My Take –  What will you be remembered for?  Are the acts you commit and the way you live your life going to cause you to be remembered as a good person or as an oxygen thief?

News Roundup

  • From the “Crossing Palms and Taking Names” Department – Walmart seems to be in a bit of hot water after being accused of paying millions of dollars in bribes to officials in Mexico.  Apparently you can’t build large stores and offer cheap consumer goods in the third world without having to wet someones beak.  The Obama administration has stepped up enforcement that restricts U.S. companies from taking part in foreign corruption.  To me, this raises the question of how can one do business in countries where the wheels of bureaucracy and law enforcement are greased with liberal doses of bribery?  We want U.S. industry to compete on international markets, but have the vapors if a few dollars are given to encourage the local potentate to do the job he was ‘elected’ to do in the first place.  Something tells me the Chinese don’t have any such qualms.
  •  From the “Second Verse, Same as the First” Department – The North Korean military is threatening grave consequences for South Korea.  This is probably connected to the failed launch of a ‘peaceful scientific rocket’ by the North, which appears to me and everyone else in the world who noticed to be more along the lines of “they tried to launch an ICBM, but it blew itself up in mid-air”.  The North is also expected to conduct another atomic weapons test soon.  The North has quickly become the guy who gets drunk at the party and threatens to beat the crap out of the school boxing champion just to show he’s no wuss.  Maybe if we could get Japan to friend them on Facebook, they’d settle down and finish that circling of the drain they’ve been on since 1949.
  • From the “Free Range Dumbasses” Department – Two men in Utah have been arrested for setting booby traps along a popular walking trail.  When I first saw the headline, I thought these two had set up some sort of IED, but it turns out it was sharpened sticks and tripwires.  While these can be deadly, I fail to see the point of what these two numbskulls were doing.  Someone ought to tell them that “Pitfall” was just a video game, not a computer training simulation.  Maybe they were watching “Raiders of the Lost Ark” while stoned and thought it would be a good idea to create some of the traps Indiana Jones found in the Mayan temple.
  • From the “Friendly Skies” Department – Fox News has posted a list of things that most people didn’t realize they can take on a commercial flight, either as checked baggage or carry-on.  The list includes sporting equipment, service animals, and firearms.  Of course, the list doesn’t include “dignity”, since the TSA has been taking that away from travellers for over a decade.
  • From the “Goaaaaaaalllllllll!” Department – A soccer ball lost during the Japanese earthquake and tsunami last year has washed up in Alaska, and is on its way back to its owner.   A man in Anchorage found the ball, along with a volleyball, while walking on the beach.  It is believed to be the first of many finds as the field of debris from the tsunami reaches North America.  Hopefully more mementos can be returned to survivors of the disaster in the coming months.  

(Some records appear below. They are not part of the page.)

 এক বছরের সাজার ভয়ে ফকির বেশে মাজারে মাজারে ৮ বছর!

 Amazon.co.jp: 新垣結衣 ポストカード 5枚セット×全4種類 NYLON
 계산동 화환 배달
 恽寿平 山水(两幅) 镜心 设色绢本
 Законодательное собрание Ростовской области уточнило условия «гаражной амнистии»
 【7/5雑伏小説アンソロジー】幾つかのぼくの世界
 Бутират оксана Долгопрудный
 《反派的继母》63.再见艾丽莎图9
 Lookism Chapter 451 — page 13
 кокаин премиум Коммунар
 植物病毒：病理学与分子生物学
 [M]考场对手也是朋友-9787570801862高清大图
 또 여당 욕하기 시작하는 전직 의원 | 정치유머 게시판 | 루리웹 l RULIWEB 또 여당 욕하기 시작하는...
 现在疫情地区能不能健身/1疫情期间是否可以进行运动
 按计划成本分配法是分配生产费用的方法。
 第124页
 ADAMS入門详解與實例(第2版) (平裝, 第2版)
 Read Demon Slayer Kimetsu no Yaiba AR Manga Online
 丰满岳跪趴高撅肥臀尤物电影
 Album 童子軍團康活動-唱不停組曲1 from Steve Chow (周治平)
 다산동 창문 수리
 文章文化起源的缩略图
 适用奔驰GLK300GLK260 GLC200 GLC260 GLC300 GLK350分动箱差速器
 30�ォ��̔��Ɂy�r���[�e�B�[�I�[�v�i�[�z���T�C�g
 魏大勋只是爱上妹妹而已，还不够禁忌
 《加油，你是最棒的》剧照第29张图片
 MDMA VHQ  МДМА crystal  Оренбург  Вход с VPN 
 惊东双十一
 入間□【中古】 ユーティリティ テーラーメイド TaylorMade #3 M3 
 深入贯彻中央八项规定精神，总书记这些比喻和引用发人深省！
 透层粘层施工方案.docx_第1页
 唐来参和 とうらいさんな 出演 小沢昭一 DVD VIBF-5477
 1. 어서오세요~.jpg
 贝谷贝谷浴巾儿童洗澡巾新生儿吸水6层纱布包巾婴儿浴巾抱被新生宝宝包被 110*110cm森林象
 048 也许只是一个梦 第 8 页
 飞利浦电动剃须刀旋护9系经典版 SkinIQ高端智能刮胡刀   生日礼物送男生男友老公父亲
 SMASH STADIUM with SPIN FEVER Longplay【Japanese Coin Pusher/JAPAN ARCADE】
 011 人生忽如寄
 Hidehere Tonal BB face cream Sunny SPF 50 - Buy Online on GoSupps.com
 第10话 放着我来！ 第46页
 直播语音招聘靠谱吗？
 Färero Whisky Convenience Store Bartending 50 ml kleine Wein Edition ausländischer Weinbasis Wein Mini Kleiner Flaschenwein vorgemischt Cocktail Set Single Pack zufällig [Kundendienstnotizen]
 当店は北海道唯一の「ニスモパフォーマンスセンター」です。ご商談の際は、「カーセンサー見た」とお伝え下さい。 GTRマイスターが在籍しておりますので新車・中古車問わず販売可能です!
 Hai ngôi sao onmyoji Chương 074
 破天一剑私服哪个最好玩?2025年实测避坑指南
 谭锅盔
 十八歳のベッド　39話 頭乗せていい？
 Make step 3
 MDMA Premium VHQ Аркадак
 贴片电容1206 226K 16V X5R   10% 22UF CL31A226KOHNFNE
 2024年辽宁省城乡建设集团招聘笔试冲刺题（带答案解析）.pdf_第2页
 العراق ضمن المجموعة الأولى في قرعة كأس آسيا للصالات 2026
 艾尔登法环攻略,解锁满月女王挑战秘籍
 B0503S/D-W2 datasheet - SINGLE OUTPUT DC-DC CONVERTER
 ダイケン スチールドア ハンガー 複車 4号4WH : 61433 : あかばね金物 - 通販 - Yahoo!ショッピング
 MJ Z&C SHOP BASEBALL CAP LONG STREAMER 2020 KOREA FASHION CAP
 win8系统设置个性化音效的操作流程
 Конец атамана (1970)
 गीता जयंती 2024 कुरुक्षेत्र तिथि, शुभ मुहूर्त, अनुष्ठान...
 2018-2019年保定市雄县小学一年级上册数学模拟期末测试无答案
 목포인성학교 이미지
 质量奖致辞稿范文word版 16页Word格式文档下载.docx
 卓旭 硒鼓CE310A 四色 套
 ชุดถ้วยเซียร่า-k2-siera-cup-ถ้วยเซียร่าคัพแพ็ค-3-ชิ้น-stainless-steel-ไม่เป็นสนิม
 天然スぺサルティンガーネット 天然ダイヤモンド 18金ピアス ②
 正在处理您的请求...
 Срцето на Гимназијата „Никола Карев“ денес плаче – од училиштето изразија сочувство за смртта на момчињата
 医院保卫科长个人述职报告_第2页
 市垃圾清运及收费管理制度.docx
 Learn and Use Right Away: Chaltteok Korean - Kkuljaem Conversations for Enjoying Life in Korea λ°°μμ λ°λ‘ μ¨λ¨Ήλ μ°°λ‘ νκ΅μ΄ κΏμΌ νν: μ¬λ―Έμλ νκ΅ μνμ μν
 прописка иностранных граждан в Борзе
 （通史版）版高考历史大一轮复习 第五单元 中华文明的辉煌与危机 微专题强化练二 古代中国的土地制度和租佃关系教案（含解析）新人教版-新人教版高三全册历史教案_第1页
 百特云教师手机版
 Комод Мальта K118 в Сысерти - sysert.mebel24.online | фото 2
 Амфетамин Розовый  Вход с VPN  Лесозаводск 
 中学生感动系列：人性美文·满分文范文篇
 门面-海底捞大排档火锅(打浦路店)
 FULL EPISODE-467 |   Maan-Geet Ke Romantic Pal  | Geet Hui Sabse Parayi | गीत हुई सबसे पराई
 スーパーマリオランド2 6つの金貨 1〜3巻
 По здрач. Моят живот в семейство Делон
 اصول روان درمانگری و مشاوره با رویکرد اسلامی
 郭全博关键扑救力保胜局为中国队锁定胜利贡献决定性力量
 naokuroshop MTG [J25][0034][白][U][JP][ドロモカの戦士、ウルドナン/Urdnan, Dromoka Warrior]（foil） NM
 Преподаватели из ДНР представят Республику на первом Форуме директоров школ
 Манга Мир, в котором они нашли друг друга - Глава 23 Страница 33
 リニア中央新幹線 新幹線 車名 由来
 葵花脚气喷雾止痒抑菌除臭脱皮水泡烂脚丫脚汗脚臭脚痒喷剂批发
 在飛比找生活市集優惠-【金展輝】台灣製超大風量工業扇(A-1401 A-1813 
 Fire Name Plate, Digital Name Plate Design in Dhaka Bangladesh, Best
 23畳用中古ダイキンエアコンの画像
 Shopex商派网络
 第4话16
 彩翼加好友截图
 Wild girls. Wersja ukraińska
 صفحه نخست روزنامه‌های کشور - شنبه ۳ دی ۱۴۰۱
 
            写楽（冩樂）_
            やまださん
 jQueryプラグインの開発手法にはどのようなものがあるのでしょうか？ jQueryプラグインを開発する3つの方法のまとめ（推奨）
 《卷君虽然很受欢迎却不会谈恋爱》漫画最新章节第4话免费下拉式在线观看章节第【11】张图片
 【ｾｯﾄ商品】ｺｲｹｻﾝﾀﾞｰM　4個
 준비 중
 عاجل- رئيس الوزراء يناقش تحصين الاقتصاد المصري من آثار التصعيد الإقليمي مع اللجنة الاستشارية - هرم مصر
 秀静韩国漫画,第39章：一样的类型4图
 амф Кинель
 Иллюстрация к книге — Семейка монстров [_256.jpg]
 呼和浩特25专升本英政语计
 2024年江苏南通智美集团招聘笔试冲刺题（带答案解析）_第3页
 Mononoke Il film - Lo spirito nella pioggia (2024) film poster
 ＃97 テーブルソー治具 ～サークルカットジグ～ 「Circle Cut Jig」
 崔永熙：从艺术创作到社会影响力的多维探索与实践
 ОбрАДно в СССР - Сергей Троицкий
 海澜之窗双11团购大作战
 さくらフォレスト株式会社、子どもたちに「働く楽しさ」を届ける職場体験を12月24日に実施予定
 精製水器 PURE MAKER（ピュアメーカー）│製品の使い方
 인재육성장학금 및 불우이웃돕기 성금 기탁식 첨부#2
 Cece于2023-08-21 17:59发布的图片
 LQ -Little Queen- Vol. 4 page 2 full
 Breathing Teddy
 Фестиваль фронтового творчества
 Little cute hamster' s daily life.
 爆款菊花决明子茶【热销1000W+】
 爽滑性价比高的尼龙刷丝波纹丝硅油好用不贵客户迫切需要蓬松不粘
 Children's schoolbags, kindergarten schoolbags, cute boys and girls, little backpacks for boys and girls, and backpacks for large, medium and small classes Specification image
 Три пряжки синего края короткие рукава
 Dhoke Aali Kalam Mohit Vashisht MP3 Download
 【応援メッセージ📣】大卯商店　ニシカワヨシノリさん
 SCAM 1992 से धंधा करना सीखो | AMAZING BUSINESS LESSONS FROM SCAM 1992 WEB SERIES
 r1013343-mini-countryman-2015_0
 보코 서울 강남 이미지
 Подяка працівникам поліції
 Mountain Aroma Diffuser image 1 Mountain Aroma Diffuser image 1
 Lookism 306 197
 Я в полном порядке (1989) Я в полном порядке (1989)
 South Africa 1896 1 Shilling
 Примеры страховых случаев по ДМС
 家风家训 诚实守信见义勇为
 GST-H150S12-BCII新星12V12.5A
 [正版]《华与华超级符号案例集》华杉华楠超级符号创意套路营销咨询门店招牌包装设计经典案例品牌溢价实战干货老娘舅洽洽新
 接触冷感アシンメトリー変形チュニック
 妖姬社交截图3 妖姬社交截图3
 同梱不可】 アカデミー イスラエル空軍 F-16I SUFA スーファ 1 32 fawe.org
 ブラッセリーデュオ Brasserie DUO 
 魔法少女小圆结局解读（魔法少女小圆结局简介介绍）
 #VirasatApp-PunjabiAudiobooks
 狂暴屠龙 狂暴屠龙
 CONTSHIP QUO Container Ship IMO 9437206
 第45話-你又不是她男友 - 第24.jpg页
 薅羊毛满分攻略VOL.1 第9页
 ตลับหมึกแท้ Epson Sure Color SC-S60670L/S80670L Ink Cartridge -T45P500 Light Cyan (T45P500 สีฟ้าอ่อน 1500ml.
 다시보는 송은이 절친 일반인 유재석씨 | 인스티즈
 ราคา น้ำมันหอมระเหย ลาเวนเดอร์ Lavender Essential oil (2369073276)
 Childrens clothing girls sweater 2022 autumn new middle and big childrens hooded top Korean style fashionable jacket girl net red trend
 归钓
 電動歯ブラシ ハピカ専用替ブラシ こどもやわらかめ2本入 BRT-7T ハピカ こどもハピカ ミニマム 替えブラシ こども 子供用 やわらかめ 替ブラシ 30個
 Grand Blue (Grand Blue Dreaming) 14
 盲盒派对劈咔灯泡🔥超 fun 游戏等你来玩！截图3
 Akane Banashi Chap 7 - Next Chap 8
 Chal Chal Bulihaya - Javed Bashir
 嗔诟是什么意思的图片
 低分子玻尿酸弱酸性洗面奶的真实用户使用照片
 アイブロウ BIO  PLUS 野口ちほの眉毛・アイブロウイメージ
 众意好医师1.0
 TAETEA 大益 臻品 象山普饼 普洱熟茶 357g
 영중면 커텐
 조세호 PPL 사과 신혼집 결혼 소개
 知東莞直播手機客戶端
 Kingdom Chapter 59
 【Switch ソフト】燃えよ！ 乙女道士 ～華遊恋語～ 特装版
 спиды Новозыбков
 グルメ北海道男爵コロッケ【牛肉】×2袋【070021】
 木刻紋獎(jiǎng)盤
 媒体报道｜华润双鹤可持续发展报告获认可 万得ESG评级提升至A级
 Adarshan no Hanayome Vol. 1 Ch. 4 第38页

30 Days of Shakespeare – Day 19

A fair face will wither; a full eye will wax hollow: but a good heart, Kate, is the sun and the moon; or, rather, the sun and not the moon; for it shines bright, and never changes, but keeps his course truly. — Henry V, Act V, Scene II

My Take – My wife is beautiful, and she always will be.  But what makes her beautiful to me is more than her soft red hair and flashing green eyes.  It’s the size and depth of her love for me and my children, her forgiving nature when I inevitably mess up, and her ability to look beyond my failings to see the man she thinks I am that keeps her beauty as the years go by.